PARTS OF THE EXERCISE
1. Update the passage on Japanese competition law by rewriting everything from "In opposition to" down to "methods of competition.", using "unreasonable trade restraints" wherever "unreasonable restraints of trade" appears.
2. Write the text that follows the final sentence of the passage on Japanese competition law.

SELECTED EXCERPT
__________________________________________________
Japanese competition law consists of the , officially the , and several other statutory laws.

The AMA was introduced during the postwar United States-led-and-controlled Allied occupation. President Harry S. Truman, on 6 September 1945, issued a presidential directive instructing the Supreme Commander for the Allied Powers (SCAP) to dissolve Zaibatsu structures. Prior to World War II, Japan had no antitrust laws. There were seventeen Zaibatsu organisations, the four largest of which had controlled approximately a fourth of all of the paid-up capital in the Japanese economy just prior to the World War.

In opposition to General MacArthur's fear that Zaibatsu dissolution would lead to instability, the U.S. Departments of State and Justice sent a "Special Mission on Japanese Combines" to Japan for the implementation of a comprehensive antimonopoly framework. In response, MacArthur coerced the Japanese Diet into adopting legislation known as the Antimonopoly Act (AMA), with the persuasion to them that enforcement was optional.

Antimonopoly Act
MacArthur's AMA, which is still Japan's fundamental competition law, generalised prohibitions against three types of anticompetitive conduct.
private monopolization
unreasonable restraints of trade and
unfair methods of competition.

The AMA led to the formation of Japan's Fair Trade Commission (JFTC).

Relaxation of the Act
The weakness of the AMA was due to vagueness requiring JFTC officials to be familiar with presumptions built into American antitrust laws. Seeing the need for stability and the growing threat of Communism, the United States backtracked on requiring Japan's enforcement of the AMA and instead encouraged the resurrection of Zaibatsu structures.
__________________________________________________
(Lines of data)

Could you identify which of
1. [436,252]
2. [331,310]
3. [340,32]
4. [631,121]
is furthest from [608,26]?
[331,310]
__________________________________________________
ANSWER LIST
1.
In opposition to General MacArthur's fear that Zaibatsu dissolution would lead to instability, the U.S. Departments of State and Justice sent a "Special Mission on Japanese Combines" to Japan for the implementation of a comprehensive antimonopoly framework. In response, MacArthur coerced the Japanese Diet into adopting legislation known as the Antimonopoly Act (AMA), with the persuasion to them that enforcement was optional.

Antimonopoly Act
MacArthur's AMA, which is still Japan's fundamental competition law, generalised prohibitions against three types of anticompetitive conduct.
private monopolization
unreasonable trade restraints and
unfair methods of competition.

2.
Japan, which had grown increasingly independent of the United States in the 1950s, succumbed to pressures from Japanese business and need for recovery from economic depression due to the end of the Korean War. The SCAP and the U.S. Government acquiesced to Prime Minister Yoshida's actions to enact relaxations to the AMA when occupation of Japan ended with the implementation of the San Francisco Peace Treaty on 28 April 1952. All cartels illegal under the original AMA were effectively legalized.

Strengthening of the Act
Amendments were made to strengthen the AMA in the 1970s due to, in part, pressures from American businesses. The 1973 oil crisis and price fixing by Japanese oil companies further garnered public opinion in Japan against the weakness of the AMA and its lack of enforcement. The new articles introduced authorised the JFTC to dissolve or divest a company based on barriers against market-entry, lack of price benefit for consumers and unreasonable profits. The JFTC was authorised to impose fines for violations of the AMA.

Cartels still exist

However, the existence of cartels known as keiretsu are still legalized with the following notes.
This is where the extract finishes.